Copy, in full, each line of the material that holds the word "United".

============

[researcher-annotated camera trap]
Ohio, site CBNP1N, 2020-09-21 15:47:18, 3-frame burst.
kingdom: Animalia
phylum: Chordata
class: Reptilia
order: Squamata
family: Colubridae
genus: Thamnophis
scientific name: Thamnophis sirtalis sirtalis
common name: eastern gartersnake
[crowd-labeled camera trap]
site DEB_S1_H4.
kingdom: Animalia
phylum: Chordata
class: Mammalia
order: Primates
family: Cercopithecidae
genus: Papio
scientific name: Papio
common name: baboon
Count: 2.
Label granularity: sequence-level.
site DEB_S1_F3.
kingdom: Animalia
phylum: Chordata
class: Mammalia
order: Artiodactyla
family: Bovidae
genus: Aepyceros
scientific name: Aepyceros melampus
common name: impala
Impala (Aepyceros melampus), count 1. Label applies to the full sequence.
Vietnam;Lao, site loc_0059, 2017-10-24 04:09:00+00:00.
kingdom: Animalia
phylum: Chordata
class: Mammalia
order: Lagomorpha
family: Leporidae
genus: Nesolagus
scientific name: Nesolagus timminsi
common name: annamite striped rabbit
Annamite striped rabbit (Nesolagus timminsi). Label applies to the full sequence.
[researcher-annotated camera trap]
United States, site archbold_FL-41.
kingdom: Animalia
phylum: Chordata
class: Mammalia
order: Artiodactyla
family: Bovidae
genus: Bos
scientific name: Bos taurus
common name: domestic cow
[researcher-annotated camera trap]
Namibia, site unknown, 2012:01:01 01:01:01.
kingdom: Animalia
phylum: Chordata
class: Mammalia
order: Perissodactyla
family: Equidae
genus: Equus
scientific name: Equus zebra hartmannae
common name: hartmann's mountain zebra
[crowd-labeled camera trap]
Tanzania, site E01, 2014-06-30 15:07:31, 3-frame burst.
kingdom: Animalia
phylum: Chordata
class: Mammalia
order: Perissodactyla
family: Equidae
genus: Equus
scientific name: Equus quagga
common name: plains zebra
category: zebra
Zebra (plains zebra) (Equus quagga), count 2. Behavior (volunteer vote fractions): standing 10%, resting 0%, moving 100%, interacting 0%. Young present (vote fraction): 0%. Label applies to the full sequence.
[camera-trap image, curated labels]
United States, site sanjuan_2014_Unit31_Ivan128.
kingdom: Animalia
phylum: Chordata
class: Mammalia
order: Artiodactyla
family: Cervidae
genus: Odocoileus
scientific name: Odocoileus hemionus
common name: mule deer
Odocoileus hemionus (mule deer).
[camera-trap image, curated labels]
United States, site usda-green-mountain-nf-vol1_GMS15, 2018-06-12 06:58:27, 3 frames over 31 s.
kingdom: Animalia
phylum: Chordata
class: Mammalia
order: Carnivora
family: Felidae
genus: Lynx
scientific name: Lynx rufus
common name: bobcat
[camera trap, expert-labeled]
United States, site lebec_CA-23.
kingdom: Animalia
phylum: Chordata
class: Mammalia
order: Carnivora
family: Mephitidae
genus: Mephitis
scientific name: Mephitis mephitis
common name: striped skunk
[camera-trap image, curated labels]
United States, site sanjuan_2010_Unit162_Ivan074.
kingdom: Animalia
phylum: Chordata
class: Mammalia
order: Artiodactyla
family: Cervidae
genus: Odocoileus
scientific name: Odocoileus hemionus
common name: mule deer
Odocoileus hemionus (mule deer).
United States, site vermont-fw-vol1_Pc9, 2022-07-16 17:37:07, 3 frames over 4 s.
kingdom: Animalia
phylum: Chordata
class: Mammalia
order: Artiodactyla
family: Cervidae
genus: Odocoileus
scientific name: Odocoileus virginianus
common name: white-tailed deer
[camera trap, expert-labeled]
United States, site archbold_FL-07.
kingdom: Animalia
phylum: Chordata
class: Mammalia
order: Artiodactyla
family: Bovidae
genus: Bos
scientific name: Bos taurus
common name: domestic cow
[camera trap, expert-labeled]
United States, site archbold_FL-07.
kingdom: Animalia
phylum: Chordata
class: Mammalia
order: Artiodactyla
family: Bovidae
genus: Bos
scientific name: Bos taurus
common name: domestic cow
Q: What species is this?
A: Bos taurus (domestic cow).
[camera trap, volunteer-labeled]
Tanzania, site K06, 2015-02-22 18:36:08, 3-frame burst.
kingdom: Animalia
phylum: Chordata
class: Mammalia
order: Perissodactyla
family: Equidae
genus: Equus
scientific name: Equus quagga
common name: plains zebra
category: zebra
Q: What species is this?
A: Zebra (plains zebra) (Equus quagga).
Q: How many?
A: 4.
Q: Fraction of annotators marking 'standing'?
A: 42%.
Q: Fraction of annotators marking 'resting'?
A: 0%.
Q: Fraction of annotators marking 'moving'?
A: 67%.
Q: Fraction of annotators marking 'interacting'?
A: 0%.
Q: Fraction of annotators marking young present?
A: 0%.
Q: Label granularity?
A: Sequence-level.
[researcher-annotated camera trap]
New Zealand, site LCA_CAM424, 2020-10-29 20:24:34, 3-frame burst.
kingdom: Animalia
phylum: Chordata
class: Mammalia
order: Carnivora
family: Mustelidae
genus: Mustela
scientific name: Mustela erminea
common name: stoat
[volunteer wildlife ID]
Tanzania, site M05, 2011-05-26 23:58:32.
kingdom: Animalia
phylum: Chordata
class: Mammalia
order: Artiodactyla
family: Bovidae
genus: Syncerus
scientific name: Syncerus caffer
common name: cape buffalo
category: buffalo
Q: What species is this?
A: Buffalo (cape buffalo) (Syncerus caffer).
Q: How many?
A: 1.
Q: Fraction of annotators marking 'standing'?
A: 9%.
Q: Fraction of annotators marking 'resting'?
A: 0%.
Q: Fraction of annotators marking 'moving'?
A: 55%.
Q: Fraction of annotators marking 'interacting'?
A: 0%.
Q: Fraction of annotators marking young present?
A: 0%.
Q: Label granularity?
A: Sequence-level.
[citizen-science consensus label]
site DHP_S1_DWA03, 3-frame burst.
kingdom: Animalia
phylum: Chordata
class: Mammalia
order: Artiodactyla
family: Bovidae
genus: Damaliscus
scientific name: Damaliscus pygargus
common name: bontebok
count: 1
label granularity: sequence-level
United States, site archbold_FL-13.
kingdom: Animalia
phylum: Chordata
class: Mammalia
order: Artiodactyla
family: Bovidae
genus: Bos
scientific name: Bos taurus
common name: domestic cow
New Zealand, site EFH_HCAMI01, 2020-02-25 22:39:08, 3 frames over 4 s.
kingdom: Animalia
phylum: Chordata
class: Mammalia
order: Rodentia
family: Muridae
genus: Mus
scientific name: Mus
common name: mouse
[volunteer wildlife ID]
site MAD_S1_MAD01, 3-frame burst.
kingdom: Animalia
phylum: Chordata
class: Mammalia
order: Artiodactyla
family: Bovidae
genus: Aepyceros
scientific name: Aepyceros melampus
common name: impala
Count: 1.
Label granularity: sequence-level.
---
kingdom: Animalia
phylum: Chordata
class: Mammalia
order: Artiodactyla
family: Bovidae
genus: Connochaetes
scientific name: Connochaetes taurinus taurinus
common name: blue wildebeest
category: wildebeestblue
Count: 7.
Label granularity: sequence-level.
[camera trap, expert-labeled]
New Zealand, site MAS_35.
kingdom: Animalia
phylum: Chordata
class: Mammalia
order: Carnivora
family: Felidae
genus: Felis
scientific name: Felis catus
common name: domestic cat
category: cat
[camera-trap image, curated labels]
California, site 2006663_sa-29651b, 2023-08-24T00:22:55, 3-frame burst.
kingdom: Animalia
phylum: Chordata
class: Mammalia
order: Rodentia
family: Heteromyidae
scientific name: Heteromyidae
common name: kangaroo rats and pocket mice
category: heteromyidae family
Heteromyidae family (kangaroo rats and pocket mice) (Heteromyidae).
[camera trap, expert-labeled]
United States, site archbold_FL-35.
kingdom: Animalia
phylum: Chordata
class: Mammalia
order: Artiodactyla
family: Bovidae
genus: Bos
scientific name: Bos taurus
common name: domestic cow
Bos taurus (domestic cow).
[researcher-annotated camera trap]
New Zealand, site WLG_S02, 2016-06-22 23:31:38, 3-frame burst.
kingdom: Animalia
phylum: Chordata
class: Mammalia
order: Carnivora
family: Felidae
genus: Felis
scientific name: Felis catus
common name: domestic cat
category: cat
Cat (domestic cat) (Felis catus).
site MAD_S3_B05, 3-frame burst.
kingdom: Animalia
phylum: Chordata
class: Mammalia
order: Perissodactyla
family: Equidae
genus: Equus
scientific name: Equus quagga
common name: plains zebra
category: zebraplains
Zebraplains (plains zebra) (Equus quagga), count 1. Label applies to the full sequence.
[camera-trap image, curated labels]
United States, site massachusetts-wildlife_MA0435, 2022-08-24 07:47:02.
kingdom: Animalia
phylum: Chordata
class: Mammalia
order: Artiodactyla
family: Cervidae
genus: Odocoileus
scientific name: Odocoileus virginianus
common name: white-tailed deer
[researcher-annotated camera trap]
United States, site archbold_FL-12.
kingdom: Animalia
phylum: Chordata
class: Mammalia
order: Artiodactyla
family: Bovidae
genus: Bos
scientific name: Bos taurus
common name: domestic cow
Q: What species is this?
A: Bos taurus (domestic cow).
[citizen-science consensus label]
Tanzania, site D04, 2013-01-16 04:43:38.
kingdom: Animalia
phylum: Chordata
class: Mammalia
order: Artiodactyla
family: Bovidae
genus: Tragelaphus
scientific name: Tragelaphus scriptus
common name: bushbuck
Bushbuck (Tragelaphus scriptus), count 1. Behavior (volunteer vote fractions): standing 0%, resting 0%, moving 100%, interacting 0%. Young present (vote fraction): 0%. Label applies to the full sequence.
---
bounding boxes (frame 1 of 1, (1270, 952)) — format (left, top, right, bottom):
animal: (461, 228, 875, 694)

============

» **TASK RESPONSE**
United States, site archbold_FL-41.
United States, site sanjuan_2014_Unit31_Ivan128.
United States, site usda-green-mountain-nf-vol1_GMS15, 2018-06-12 06:58:27, 3 frames over 31 s.
United States, site lebec_CA-23.
United States, site sanjuan_2010_Unit162_Ivan074.
United States, site vermont-fw-vol1_Pc9, 2022-07-16 17:37:07, 3 frames over 4 s.
United States, site archbold_FL-07.
United States, site archbold_FL-07.
United States, site archbold_FL-13.
United States, site archbold_FL-35.
United States, site massachusetts-wildlife_MA0435, 2022-08-24 07:47:02.
United States, site archbold_FL-12.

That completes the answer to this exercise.